● **Prompt 1**: Decide whether each statement agrees with the passage on Franklin's gulls below: (a) Franklin's gulls usually build nests in water two to three inches deep; (b) the laughing gull has a white bar across its wing tips; (c) Franklin's gulls are sometimes called "prairie pigeons." Answer yes or no for each, and quote the words from the passage that settle it.
● **Prompt 2**: Write a continuation of the passage on Franklin's gulls below, starting right after its last sentence.
── Text excerpt
The Franklin's gull is one of our most beautiful gulls, especially in spring when they are in breeding plumage. From afar, however, they looks very much like our common laughing gull, with a black head, slate grey back and wings, whitish undersides, and all red bill. Up close, however, a Franklin's gull's breast is tinged with pink, or a blushing rose color, and its wingtips possess a white bar across the wing tips. The laughing gull has an all white underside and all black wing tips.

While laughing gulls are commonplace along the Texas coast and often congregate in parking areas, a good place to find handouts, some distance inland, breeding birds very rarely stray too far away from the coast. Franklin's gulls, on the other hand, are prairie birds, nesting in large, compact colonies in marshy habitats along northern lakes. Nests usually are built in water two to three inches deep, but anchored to large platforms of dead reeds. Nests are constructed of coarse vegetation and lined with finer materials. The nesting materials are enhanced throughout the nesting period, and it sometimes is stolen from other unguarded nests.

Because of their habitat preferences they are sometimes known as "prairie pigeons." Although migrants often rest overnight in fields and feed on various insects and crustaceans, they rarely stay very long before continuing their northward journey. There also are numerous records of feeding gulls following agricultural machinery to feed on flushed insects. Nesting birds feed on a wide variety of materials from insects to crustaceans and earthworms, to small fish, snails, and even eggs and baby birds such as those of nearby nesting terns. They also have been found landing on a pelican's head and stealing fish from the bird's bill pouch. Their foraging methods vary from plunging into the water, dipping on the surface, swimming and wading, or walking or running across the ground to chase down prey.
────
── Data entries
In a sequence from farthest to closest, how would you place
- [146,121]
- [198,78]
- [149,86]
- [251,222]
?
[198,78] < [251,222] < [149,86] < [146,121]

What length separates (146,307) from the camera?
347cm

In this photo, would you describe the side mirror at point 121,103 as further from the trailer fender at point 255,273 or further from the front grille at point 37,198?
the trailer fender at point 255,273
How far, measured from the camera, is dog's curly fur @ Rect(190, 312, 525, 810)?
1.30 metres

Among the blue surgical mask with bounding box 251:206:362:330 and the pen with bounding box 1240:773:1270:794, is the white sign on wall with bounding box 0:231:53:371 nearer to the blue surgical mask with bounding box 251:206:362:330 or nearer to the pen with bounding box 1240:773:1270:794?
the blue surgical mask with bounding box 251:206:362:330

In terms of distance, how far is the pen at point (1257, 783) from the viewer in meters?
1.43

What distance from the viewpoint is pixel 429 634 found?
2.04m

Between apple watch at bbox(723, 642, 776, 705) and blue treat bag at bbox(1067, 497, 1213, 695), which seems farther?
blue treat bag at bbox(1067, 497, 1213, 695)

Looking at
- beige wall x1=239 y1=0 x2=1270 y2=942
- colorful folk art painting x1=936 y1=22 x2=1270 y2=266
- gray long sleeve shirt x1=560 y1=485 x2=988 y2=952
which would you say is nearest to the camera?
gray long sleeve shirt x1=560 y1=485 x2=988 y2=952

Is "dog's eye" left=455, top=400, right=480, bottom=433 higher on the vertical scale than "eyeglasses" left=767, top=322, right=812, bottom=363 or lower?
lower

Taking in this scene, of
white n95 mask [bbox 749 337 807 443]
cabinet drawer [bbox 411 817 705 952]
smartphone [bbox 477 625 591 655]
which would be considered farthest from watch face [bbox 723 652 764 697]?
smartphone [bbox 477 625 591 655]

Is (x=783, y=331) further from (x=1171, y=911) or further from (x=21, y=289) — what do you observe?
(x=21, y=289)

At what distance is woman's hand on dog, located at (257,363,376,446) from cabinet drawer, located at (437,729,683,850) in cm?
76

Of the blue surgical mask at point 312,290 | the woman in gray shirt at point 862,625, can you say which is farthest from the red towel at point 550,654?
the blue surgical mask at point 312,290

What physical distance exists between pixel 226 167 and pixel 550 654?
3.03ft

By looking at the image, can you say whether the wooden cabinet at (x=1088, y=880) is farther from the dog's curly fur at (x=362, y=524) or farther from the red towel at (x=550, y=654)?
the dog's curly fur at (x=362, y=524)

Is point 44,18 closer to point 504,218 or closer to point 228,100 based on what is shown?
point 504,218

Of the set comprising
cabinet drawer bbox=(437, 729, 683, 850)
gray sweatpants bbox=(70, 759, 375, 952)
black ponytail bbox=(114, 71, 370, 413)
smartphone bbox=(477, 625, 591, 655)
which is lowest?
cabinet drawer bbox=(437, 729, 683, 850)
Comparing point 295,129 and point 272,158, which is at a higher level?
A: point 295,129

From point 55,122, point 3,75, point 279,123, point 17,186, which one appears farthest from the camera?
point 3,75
────
● **Expected answer 1**:
(a) Yes: "Nests usually are built in water two to three inches deep"
(b) No: "The laughing gull has an all white underside and all black wing tips."
(c) Yes: "Because of their habitat preferences they are sometimes known as "prairie pigeons.""

● **Expected answer 2**:
Most Franklin's gull sightings in the Golden Crescent occur in mid-April to late May during the spring migration, but they rarely are seen to mid-June. Post-nesting southbound birds begin to appear in the Golden Crescent in late September, are most numerous in October and until mid-November, and there also are rare sightings during the winter months. The southbound birds continue south along the coastal plain of Mexico, cross over to the Pacific slope at the Isthmus of Tehuantepec, and continue south to their wintering grounds in Peru and Chile.

Seeing migrating gulls, especially those with a blushing rose breast, are truly special!